>> begin INFORMATION GIVEN
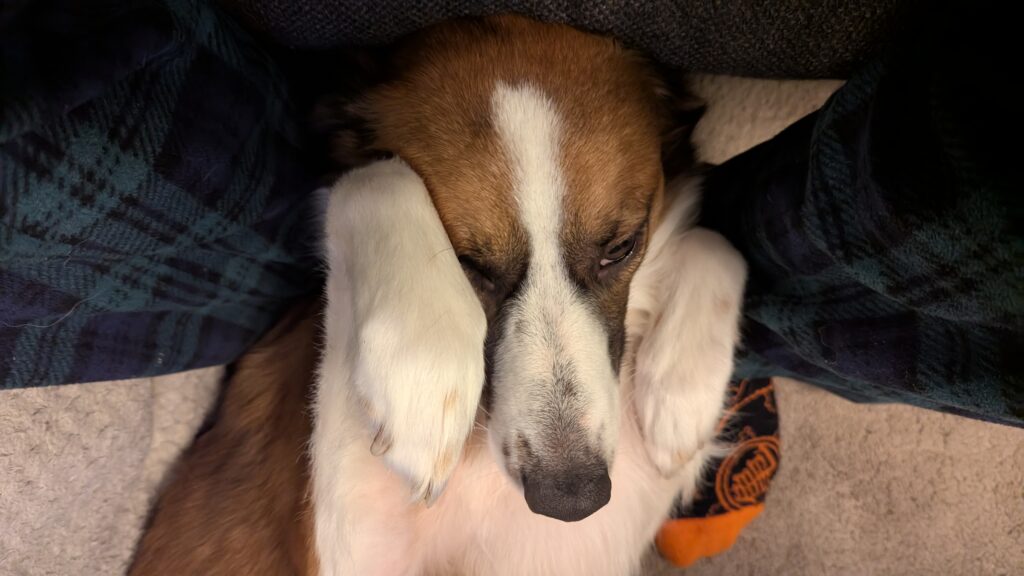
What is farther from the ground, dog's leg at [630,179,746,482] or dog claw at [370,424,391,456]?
dog claw at [370,424,391,456]

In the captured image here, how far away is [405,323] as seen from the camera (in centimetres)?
84

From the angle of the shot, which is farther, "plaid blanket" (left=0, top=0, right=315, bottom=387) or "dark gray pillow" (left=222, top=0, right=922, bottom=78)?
"dark gray pillow" (left=222, top=0, right=922, bottom=78)

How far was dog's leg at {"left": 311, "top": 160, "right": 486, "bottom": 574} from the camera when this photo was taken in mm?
836

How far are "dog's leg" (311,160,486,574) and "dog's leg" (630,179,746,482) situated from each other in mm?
322

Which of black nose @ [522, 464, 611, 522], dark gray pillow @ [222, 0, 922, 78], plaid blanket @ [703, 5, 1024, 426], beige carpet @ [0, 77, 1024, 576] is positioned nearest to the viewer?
plaid blanket @ [703, 5, 1024, 426]

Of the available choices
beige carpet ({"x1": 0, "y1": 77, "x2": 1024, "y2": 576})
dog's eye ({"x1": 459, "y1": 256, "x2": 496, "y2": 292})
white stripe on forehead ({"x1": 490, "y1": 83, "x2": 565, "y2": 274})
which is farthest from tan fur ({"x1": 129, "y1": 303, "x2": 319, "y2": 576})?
beige carpet ({"x1": 0, "y1": 77, "x2": 1024, "y2": 576})

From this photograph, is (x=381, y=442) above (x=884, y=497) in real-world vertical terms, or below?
above

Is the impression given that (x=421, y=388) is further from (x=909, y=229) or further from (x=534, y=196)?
(x=909, y=229)

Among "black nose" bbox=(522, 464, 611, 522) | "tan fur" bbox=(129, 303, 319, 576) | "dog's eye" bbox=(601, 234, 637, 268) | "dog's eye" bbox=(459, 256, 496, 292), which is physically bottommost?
"tan fur" bbox=(129, 303, 319, 576)

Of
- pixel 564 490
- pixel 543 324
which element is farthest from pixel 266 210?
pixel 564 490

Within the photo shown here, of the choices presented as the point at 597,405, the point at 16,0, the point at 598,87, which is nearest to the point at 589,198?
the point at 598,87

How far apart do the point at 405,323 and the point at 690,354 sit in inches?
18.0

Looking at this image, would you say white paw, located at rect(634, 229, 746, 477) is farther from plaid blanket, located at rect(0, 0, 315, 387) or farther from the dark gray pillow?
plaid blanket, located at rect(0, 0, 315, 387)

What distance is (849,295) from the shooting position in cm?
91
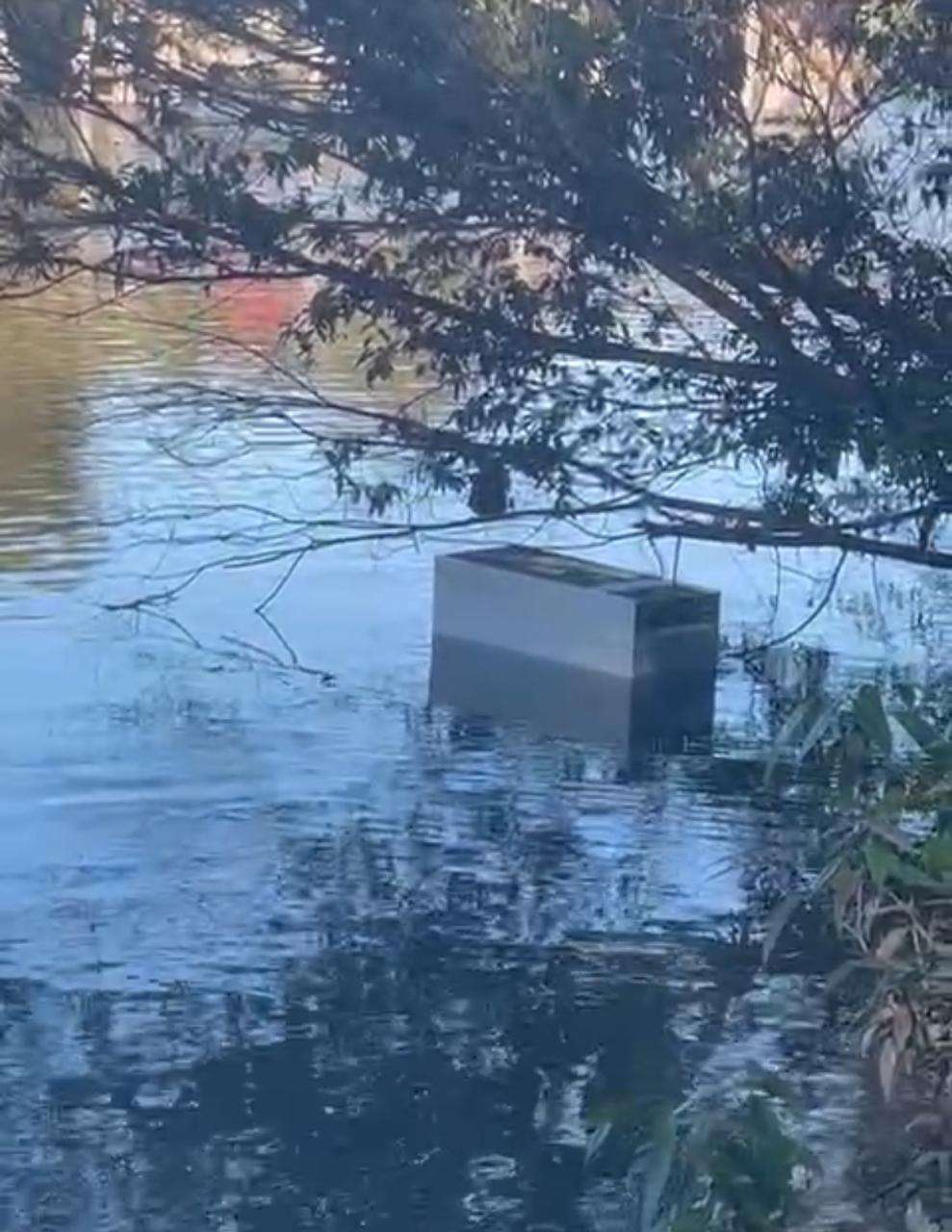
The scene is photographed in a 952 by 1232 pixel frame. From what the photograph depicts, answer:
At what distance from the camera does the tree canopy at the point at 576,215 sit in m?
8.05

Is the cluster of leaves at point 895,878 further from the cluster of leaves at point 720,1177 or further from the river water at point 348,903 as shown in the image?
the cluster of leaves at point 720,1177

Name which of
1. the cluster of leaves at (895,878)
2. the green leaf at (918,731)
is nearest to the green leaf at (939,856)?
the cluster of leaves at (895,878)

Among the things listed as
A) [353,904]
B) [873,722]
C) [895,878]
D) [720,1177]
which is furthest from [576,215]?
[720,1177]

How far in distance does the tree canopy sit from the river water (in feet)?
2.87

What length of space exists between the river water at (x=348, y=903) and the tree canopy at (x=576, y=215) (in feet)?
2.87

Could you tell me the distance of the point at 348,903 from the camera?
8.23 m

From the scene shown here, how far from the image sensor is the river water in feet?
20.4

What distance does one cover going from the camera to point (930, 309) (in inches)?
328

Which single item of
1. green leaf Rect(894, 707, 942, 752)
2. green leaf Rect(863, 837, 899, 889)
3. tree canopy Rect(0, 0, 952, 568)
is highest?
tree canopy Rect(0, 0, 952, 568)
>> end INFORMATION GIVEN
_THE PROBLEM_: In the data, swap every "river water" for "stream water" from the line with "How far apart" to the end of the data, and give those lines again with nothing else changed. Leave the pictures out of the answer.

_TASK RESPONSE_:
How far apart do the point at 405,323 and the point at 690,354 sit in inches?
18.0

Looking at this image, would you say white paw, located at rect(634, 229, 746, 477) is farther from plaid blanket, located at rect(0, 0, 315, 387) or farther from the dark gray pillow?
plaid blanket, located at rect(0, 0, 315, 387)

What distance is (849,295) from the shooting position in cm?
91
The scene is photographed in a 952 by 1232 pixel frame. From what the photograph depicts, answer:
At what distance from the camera does the tree canopy at the point at 576,215 sit in m?
8.05

Is the cluster of leaves at point 895,878 further from the cluster of leaves at point 720,1177 or further from the stream water at point 348,903 as shown in the image?
the cluster of leaves at point 720,1177

Name which of
1. the cluster of leaves at (895,878)
2. the green leaf at (918,731)
is nearest to the green leaf at (939,856)?
the cluster of leaves at (895,878)

Among the things listed as
A) [353,904]
B) [873,722]
C) [895,878]
D) [720,1177]
which is furthest from [576,215]?
[720,1177]

How far in distance does the tree canopy sit from the stream water (in feet)?
2.87

What length of space exists between the stream water at (x=348, y=903) and the tree canopy at (x=576, y=215) (in feet)?
2.87

Could you tell me the distance of the point at 348,903 from the camera?
8.23 m

From the scene shown here, how far from the image sensor is the stream water in feet?
20.4

What distance does one cover going from the camera to point (930, 309) (in inches)?
328

Which single item of
1. green leaf Rect(894, 707, 942, 752)
2. green leaf Rect(863, 837, 899, 889)
3. tree canopy Rect(0, 0, 952, 568)
is highest?
tree canopy Rect(0, 0, 952, 568)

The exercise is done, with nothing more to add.